Het IAEA-rapport zei ook dat het agentschap had geverifieerd dat Teheran de installatie van acht cascades van IR-6-centrifuges in zijn ondergrondse fabriek in Fordo had voltooid. Die extra acht cascades zijn nog niet operationeel, wat betekent dat ze nog geen uranium verrijken.
Ook heeft Iran de installatie van 10 van de 18 geplande cascades van IR-2m centrifuges op de ondergrondse locatie in Natanz voltooid, en de installatie van nog eens twee cascades was daar gaande, zei het. Op dezelfde locatie heeft Iran het aantal operationele cascades van IR-2m centrifuges met zes verhoogd tot een totaal van 15, en cascades van IR-4 centrifuges met negen tot een totaal van 12.
Onder de deal van 2015 mocht Iran alleen centrifuges van de eerste generatie installeren. Het geavanceerdere model centrifuges verrijkt uranium veel sneller dan de basis IR-1 centrifuges.

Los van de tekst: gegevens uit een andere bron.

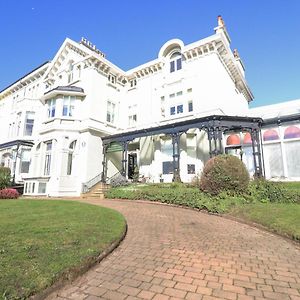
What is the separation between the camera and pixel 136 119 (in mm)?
24562

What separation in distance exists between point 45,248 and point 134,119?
20.9m

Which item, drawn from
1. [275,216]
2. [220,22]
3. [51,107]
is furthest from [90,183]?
[220,22]

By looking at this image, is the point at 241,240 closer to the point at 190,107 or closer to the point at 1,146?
the point at 190,107

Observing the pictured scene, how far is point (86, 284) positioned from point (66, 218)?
4540 mm

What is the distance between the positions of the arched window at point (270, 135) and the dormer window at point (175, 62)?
9688 mm

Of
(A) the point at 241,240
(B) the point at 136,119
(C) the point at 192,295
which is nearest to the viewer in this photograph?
(C) the point at 192,295

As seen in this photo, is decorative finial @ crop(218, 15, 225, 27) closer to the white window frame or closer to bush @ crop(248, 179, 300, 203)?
the white window frame

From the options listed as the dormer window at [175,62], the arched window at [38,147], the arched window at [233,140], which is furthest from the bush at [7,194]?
the dormer window at [175,62]

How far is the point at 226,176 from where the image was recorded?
11406 millimetres

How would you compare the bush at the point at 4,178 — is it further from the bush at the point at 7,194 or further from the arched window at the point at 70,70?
the arched window at the point at 70,70

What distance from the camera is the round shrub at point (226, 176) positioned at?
37.4 ft

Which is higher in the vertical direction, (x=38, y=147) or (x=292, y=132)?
(x=38, y=147)

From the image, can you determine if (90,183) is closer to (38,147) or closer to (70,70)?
(38,147)

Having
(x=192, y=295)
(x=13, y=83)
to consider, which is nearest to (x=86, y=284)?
(x=192, y=295)
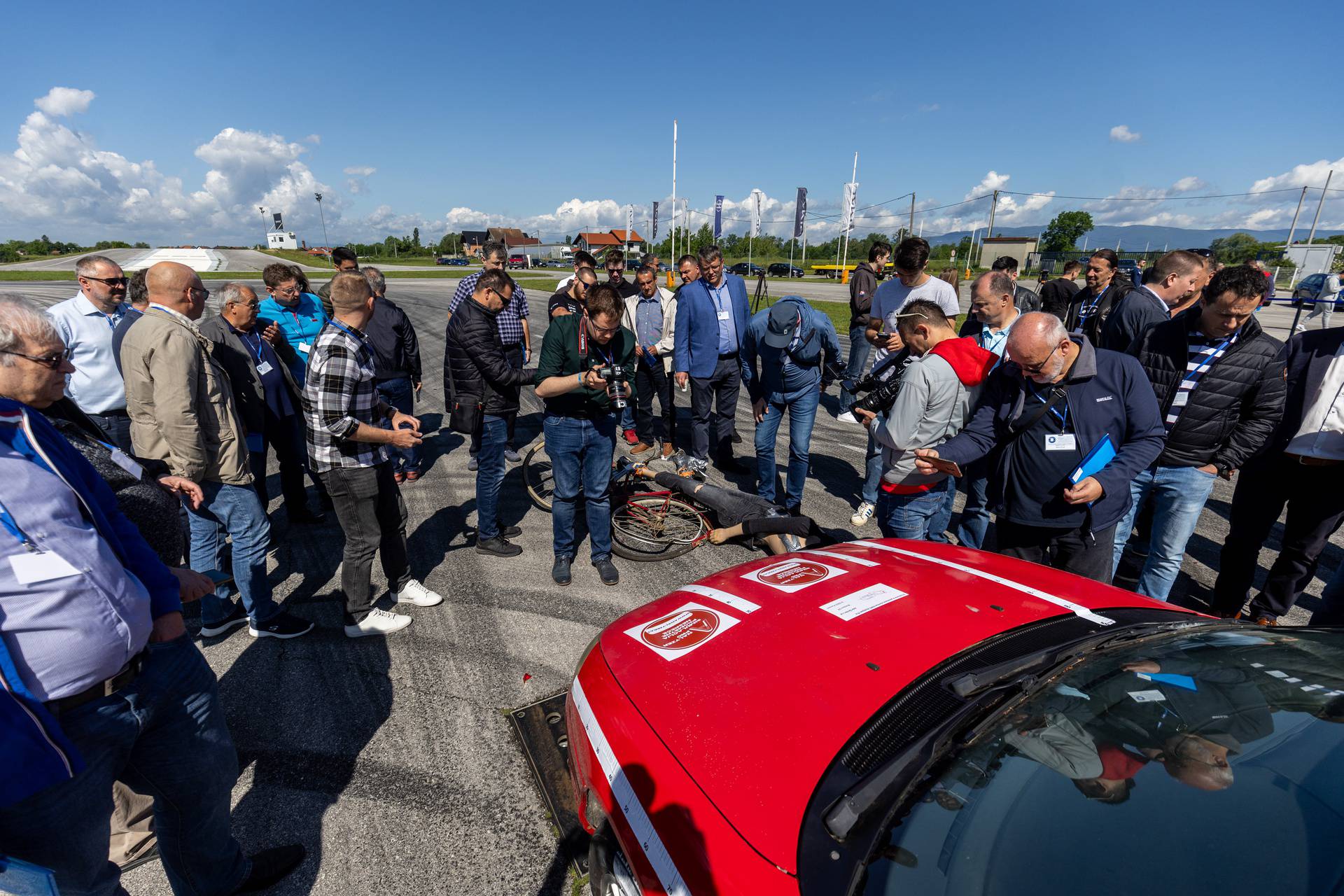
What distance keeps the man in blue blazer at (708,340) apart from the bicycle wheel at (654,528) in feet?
3.06

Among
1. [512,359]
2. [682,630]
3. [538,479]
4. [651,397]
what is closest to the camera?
[682,630]

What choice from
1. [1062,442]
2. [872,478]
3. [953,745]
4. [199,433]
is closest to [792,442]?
[872,478]

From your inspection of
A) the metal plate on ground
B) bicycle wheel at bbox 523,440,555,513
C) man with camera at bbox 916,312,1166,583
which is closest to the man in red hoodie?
man with camera at bbox 916,312,1166,583

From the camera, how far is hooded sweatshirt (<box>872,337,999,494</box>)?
9.92 feet

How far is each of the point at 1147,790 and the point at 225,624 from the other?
4244mm

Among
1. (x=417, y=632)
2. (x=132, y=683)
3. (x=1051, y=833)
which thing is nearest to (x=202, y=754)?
(x=132, y=683)

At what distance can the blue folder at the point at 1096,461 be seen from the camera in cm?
Answer: 274

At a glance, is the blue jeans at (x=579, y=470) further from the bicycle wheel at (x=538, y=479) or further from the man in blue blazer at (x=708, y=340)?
the man in blue blazer at (x=708, y=340)

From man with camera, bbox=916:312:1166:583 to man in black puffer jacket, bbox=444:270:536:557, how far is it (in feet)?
9.09

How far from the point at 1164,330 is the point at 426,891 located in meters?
4.55

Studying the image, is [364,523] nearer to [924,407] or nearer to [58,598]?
[58,598]

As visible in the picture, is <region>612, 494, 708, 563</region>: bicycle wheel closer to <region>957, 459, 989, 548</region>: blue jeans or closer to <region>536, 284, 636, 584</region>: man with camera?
<region>536, 284, 636, 584</region>: man with camera

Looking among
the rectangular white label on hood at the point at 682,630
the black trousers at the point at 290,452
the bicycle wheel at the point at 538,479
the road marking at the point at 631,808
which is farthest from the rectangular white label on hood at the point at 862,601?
the black trousers at the point at 290,452

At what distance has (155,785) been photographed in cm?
170
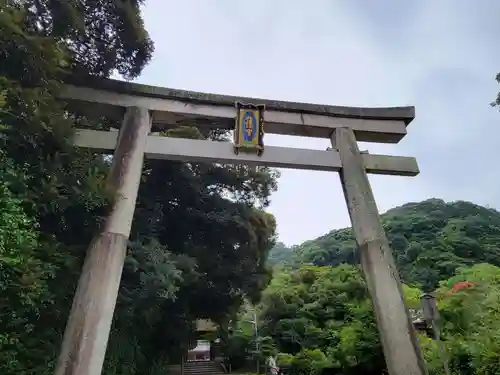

Het rapport van het IAEA zal waarschijnlijk bijdragen aan de bredere zorgen in het Midden-Oosten, aangezien de spanningen tussen Iran en Israël een nieuw hoogtepunt hebben bereikt sinds de aanval van Hamas op 7 oktober en het uitbreken van de oorlog tussen Israël en Hamas in de Gazastrook.
Teheran lanceerde in april een ongekende drone- en raketaanval op Israël, nadat jaren van een schaduwoorlog tussen de twee landen een hoogtepunt bereikten met de schijnbare aanval van Israël op een Iraans consulaat in Syrië, waarbij twee Iraanse generaals en anderen omkwamen. De moord in Teheran op Hamas-leider Ismail Haniyeh zette Iran er ook toe aan om te dreigen met vergeldingsmaatregelen tegen Israël.